» **What to do**
Copy the stretch of lines from the start through the line containing "3507 millimetres", switching every "mortar line between bricks" to "mortar joint" and leaving all else unchanged.

* Start Available data *

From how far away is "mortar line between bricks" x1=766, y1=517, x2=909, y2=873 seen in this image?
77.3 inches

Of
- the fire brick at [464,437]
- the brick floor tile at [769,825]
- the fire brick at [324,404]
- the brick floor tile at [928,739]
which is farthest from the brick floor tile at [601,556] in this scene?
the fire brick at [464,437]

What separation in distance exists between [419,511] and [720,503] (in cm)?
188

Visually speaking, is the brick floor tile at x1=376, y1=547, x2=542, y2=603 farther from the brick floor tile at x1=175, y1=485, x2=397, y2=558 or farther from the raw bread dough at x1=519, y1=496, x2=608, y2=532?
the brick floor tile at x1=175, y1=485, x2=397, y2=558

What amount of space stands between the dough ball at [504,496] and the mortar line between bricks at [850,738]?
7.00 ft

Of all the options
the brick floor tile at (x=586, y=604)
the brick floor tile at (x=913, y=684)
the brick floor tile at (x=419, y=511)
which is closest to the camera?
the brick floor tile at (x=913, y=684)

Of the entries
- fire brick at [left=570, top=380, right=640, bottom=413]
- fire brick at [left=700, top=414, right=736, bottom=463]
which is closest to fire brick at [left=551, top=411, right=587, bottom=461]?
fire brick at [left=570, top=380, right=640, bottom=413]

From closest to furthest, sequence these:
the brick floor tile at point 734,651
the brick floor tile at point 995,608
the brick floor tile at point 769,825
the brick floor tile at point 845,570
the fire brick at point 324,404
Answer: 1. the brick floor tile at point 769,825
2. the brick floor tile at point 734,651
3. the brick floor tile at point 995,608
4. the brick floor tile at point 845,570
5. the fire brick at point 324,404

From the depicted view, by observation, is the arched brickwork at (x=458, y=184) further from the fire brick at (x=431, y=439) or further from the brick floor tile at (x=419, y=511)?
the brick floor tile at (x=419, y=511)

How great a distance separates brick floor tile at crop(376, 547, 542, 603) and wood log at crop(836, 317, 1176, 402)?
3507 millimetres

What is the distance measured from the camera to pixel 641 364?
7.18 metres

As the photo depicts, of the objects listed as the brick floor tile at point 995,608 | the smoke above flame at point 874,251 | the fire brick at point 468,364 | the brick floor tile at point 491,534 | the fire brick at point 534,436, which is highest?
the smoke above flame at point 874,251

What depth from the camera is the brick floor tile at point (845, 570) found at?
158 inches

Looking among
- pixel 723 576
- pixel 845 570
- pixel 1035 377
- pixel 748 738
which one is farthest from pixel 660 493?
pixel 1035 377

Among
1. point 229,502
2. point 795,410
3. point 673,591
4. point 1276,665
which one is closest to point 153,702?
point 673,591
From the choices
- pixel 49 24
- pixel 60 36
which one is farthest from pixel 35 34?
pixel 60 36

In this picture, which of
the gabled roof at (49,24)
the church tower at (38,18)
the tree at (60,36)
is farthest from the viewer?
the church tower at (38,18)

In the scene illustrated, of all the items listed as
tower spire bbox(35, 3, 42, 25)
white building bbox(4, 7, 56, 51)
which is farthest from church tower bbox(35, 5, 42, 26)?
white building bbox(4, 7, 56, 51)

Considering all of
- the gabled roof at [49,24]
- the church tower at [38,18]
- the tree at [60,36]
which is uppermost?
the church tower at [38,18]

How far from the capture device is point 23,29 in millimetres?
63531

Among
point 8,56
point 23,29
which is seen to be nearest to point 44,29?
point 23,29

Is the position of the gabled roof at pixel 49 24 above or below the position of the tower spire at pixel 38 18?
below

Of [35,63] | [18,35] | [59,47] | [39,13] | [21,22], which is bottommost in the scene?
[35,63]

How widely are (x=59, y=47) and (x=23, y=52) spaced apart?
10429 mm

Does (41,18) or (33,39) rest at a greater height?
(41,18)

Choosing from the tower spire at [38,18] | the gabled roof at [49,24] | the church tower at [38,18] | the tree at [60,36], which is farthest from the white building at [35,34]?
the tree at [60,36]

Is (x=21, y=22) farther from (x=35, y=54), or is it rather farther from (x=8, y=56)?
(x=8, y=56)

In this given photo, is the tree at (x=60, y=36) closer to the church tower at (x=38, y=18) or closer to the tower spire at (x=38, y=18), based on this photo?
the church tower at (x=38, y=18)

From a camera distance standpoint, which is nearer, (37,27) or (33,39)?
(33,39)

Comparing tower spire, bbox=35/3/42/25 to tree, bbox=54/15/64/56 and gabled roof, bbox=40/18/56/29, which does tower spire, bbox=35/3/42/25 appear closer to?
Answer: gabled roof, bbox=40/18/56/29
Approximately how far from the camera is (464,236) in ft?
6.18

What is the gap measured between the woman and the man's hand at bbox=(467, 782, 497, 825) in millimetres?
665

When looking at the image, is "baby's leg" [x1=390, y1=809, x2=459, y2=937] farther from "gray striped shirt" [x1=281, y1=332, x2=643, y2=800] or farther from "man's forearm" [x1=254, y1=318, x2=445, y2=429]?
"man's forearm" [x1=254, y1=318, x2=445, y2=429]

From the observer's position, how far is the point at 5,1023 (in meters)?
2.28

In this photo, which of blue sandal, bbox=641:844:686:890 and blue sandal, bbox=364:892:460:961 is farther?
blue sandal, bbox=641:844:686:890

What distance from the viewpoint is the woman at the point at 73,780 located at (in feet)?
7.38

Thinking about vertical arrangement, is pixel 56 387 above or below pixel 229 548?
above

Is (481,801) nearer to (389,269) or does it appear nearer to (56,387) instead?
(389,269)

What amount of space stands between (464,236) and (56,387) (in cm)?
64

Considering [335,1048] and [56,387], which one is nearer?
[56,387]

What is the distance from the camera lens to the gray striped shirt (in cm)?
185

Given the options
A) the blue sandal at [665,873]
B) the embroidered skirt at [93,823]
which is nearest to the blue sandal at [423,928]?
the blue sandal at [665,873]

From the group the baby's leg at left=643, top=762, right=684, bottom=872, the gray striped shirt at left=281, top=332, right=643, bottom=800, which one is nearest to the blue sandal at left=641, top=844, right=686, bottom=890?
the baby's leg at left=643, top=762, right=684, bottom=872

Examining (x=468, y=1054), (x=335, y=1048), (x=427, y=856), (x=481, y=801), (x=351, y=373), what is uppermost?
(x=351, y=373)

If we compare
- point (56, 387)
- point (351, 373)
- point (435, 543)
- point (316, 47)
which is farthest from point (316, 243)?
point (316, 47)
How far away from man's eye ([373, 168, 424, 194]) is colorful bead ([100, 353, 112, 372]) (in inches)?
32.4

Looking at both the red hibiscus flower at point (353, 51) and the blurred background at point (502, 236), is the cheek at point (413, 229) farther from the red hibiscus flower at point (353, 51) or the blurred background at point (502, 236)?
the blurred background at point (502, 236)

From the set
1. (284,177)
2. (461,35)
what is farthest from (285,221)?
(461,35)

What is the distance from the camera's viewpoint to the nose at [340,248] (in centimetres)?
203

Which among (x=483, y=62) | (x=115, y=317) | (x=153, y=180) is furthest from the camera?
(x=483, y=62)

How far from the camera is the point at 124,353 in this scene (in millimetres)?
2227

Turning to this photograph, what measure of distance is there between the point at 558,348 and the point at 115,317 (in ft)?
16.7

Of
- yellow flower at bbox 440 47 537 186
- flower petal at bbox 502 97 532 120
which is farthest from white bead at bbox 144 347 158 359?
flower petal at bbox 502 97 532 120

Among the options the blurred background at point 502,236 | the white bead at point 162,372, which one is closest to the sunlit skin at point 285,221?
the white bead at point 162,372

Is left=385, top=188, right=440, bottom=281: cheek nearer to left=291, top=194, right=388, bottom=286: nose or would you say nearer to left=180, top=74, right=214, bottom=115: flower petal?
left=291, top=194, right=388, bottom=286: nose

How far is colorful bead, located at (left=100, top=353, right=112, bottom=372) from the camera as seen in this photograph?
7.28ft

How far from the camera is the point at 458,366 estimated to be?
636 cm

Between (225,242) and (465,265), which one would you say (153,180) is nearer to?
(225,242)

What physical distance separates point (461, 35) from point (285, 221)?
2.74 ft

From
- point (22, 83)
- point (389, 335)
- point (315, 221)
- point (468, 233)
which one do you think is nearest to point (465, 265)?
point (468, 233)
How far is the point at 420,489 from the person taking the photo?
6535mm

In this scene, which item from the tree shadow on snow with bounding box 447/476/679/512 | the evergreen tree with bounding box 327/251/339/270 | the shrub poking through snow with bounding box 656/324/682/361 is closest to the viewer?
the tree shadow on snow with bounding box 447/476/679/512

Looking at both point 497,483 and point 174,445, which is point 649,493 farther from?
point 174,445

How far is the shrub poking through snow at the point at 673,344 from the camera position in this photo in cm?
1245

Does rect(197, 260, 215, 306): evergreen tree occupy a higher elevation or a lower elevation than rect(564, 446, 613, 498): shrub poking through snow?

* End Available data *

» **Response**
From how far away is "mortar joint" x1=766, y1=517, x2=909, y2=873 seen in this image?
77.3 inches

Of
- the fire brick at [464,437]
- the brick floor tile at [769,825]
- the fire brick at [324,404]
- the brick floor tile at [928,739]
which is farthest from the brick floor tile at [601,556] in this scene?
the fire brick at [464,437]

What separation in distance exists between [419,511] and [720,503] (in cm)?
188

Visually speaking, is the brick floor tile at x1=376, y1=547, x2=542, y2=603 farther from the brick floor tile at x1=175, y1=485, x2=397, y2=558 or farther from the raw bread dough at x1=519, y1=496, x2=608, y2=532?
the brick floor tile at x1=175, y1=485, x2=397, y2=558

What amount of space stands between the dough ball at [504,496] and the mortar joint at [850,738]?
7.00 ft

Of all the options
the brick floor tile at (x=586, y=604)
the brick floor tile at (x=913, y=684)
the brick floor tile at (x=419, y=511)
which is closest to the camera?
the brick floor tile at (x=913, y=684)

Of the entries
- fire brick at [left=570, top=380, right=640, bottom=413]
- fire brick at [left=700, top=414, right=736, bottom=463]
which is closest to fire brick at [left=551, top=411, right=587, bottom=461]?
fire brick at [left=570, top=380, right=640, bottom=413]

From closest to furthest, sequence these:
the brick floor tile at point 734,651
the brick floor tile at point 995,608
the brick floor tile at point 769,825
the brick floor tile at point 845,570
the fire brick at point 324,404
Answer: 1. the brick floor tile at point 769,825
2. the brick floor tile at point 734,651
3. the brick floor tile at point 995,608
4. the brick floor tile at point 845,570
5. the fire brick at point 324,404

From the depicted view, by observation, is the arched brickwork at (x=458, y=184) further from the fire brick at (x=431, y=439) or further from the brick floor tile at (x=419, y=511)?
the brick floor tile at (x=419, y=511)

How great a distance separates brick floor tile at crop(376, 547, 542, 603) and wood log at crop(836, 317, 1176, 402)?
3507 millimetres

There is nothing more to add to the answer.